The BHU program originated from a lawsuit settlement in April of 2007
(see Disability Advocates, Inc. v. New York State Office of Mental
Health).
Disability Advocates, Inc., Prisoners’ Legal Services of New York, the
Prisoner’s Rights Project of the Legal Aid Society, and Davis Polk &
Wardwell brought the lawsuit against the Department of Correctional
Services (DOCS) and the Office of Mental Health (OMH). DOCS runs the New
York State prisons. OMH is in charge of mental health treatment and
services within New York State Prisons.
The main purpose of the settlement is to improve mental health treatment
and services for all prisoners with serious mental health needs in DOCS-
operated prisons.
In hood slang this program is about changing how the pigz has constantly
violating prisoners with mental health issues throughout these years.
The program is taking mental health prisoners out of SHU (Special
Housing Unit), basically the box, who are confined to their cells 23
hours a day, 7 days a week and admitting these prisoners to programs
that will be very beneficial in helping us transition our bad ways to
more positive ways.
For example, there are prisoners with serious mental health issues who
tries to commit suicide & the DOCS pigz will discipline these
prisoners instead of giving these prisoners treatment for their
illnesses.
The problem at the BHU program at Sullivan Correctional FAcility is that
the OMH BHU Director Ms. Harris is not stepping up to the DOCS Deputy
Superintendent of Security Griffin, who truly runs the program.
The thing is this, the DOCS don’t want these programs to exist because
of the fact that they feel like the SHU prisoners are getting over by
being released from the box and being sent to these program, so DOCS
goals is to try and sabotage these programs any way they can.
The BHU pigz are constantly violating us by issuing fabricated tickets,
deading us on supplies, cosmetics, showers, food, sending us back to the
box (SHU) for alleged security reasons, forcing us to work unassigned
porter jobs, that we don’t even get paid for.
We have prisoners who are not medically cleared and approved to work in
the food pantry and if prisoners refuse to work, they are being sent to
the box for demonstration! The pigz have deaded me on food and the OMH
staff are aware of this, but still don’t do anything about it.

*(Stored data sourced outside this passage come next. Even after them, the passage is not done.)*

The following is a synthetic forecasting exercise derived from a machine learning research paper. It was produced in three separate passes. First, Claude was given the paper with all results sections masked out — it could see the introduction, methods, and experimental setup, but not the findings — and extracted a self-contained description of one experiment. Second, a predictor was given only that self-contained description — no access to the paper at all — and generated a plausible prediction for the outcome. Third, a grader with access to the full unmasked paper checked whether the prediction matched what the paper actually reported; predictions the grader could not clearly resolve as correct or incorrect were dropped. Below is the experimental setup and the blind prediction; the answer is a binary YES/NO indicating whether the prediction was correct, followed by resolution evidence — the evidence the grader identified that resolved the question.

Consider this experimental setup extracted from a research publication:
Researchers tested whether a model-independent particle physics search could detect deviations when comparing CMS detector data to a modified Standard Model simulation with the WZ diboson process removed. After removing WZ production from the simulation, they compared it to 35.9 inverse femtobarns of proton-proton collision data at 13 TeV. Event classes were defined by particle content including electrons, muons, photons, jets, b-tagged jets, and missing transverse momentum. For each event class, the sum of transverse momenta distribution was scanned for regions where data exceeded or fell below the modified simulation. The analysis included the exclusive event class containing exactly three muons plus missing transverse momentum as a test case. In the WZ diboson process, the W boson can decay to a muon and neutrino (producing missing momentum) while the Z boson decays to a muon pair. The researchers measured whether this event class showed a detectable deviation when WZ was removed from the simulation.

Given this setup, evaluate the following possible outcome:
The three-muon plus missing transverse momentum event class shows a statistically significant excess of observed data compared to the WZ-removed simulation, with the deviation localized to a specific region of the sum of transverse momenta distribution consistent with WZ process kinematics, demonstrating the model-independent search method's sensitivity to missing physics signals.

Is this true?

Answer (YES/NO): YES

There’s so many things I need to explain to you in details, but the fact
is it’s too much, therefore on behalf of all the BHU prisoners, we are
requesting any type of assistance that you may provide because we’ve
been submitting all types of complaints, grievances and we are not
getting any results, but plain old more bullshit and corruption within
these prison systems.
In closing, me and my fellow comrades wanna say thank you for
remembering us behind these walls, and the struggles existing every
where in every hood!
notes: Disability Advocates, Inc. v. New York State Office of
Mental Health Private Settlement Agreement. summary from The Legal Aid
Society.
MIM(Prisons) responds: We have received a number of
reports regarding the BHU over the last year, many of them hopeful of
the possibilities of the new program. Others describe it as no different
from the SHU, and even this supporter points out the great inadequacies
in eliminating abuse so far. Anything that gets people out of SHU will
likely have progressive characteristics and we support BHU prisoners in
their struggle to stay out of SHU and hold the state to the promises
made in the Disability Advocates, Inc. settlement.
However, we do not put forth the BHU or other psychological approaches
as solutions to the mental health problems faced by prisoners. The
writer mentions the extreme case of suicide which requires “treatment.”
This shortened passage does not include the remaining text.